Some of the most common concerns are related to mortgages, and how changes to their financial circumstances might affect their potential to get on the property ladder, or re-mortgage.

Expert mortgage advice site, Online Mortgage Advisor, has dispelled some of the most common mortgage myths for all you entrepreneurs – so you know exactly where you stand.

1 - You need 3 years trading history
This isn't true. Yes, almost all lenders want to see 2 or 3 years accounts, but it’s still possible to borrow for a mortgage using income from a company that’s been trading for just 12 months. In fact, in certain cases 10 months of accounts is also acceptable providing you have the right working history, proven future viability of the business and, of course, accounts from a qualified accountant.

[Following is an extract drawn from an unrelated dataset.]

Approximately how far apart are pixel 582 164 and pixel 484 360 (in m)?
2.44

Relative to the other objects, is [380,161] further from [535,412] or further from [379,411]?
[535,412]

2 - Your maximum borrowing is based on trading history, and averaged out
Although this is true of most lenders who will average the last 2 or 3 years income to assess affordability, it’s not always the case. If you’ve had historical losses, high expenses, or just had a much better turnover in the most recent year then there are specialist lenders who will go on the latest figures only. This can have a big impact on maximum borrowing figures, for example:

2014 = £50k,
2015 = £30k,
2016 = £100k income

And the banks lend at 4x multiples

Most banks will average all 3 years accounts = 60k x 4 = 240k max loan
A few banks will average last 2 years accounts= 65k x 4 = 260k max loan
Some specialists will use last year’s accounts = 100k = 400k max loan

This can be the difference between dream home and settling for something less than ideal.

3 - You can’t use retained profit left in the business to borrow more money
Most banks stipulate that ltd company owners can only borrow based on what they've taken from the business. For example, if your company profit was 200k and you only took 30k salary in order to leave some funds for tax and investment purposes, most lenders will offer a mortgage based on 30k income. This means maximum lending for a mortgage would be from 120k-150k. Some specialist lenders will consider the full 200k as it’s profit that could have been drawn, but wasn’t – and that maximum loan would be £800k-1million. A huge difference.

4 - You need a bigger deposit if you’re self-employed
Not true. It is extremely rare that a lender will stipulate self-employed borrowers need more than employed borrowers to access their products. Yes, if you use the latest year’s figures or retained profits then the number of lenders is less and therefore these lenders may not go up to 95% loan-to-value, but if you're applying under standard circumstances then there’s no reason why you can’t borrow as much as someone who’s employed.

5 - If you're self-employed you need a squeaky-clean credit file
Again, not true. There are several specialist lenders offering self-employed mortgages to those who also have adverse credit, including those who have had a bankruptcy or recent issues like late payments, defaults, or county court judgments (CCJs).